--- start of DATA SHOWN ---

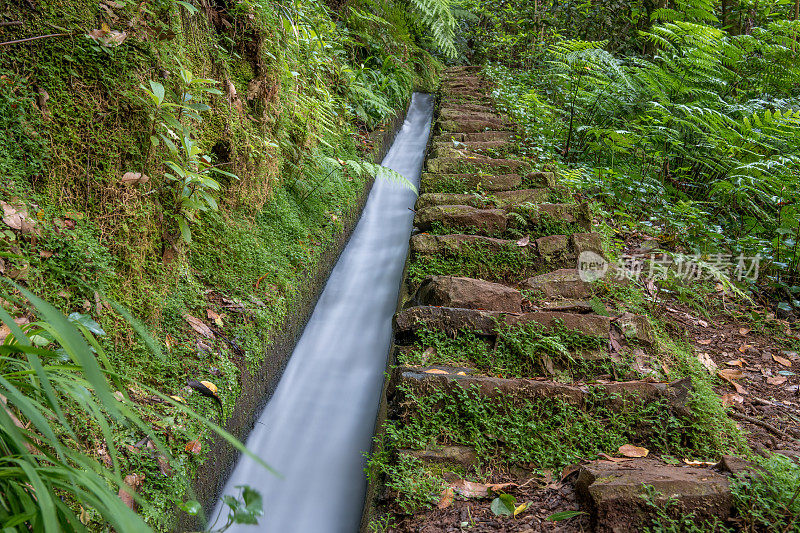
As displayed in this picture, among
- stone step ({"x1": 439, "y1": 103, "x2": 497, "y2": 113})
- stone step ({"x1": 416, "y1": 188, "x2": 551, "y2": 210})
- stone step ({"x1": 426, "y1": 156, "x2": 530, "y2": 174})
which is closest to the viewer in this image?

--- end of DATA SHOWN ---

*YOUR INSTRUCTIONS:*
Reproduce the entries above word for word, omitting the pictures from your answer.

*THE RESPONSE:*
As displayed in this picture, among
- stone step ({"x1": 439, "y1": 103, "x2": 497, "y2": 113})
- stone step ({"x1": 416, "y1": 188, "x2": 551, "y2": 210})
- stone step ({"x1": 426, "y1": 156, "x2": 530, "y2": 174})
which is closest to the viewer in this image?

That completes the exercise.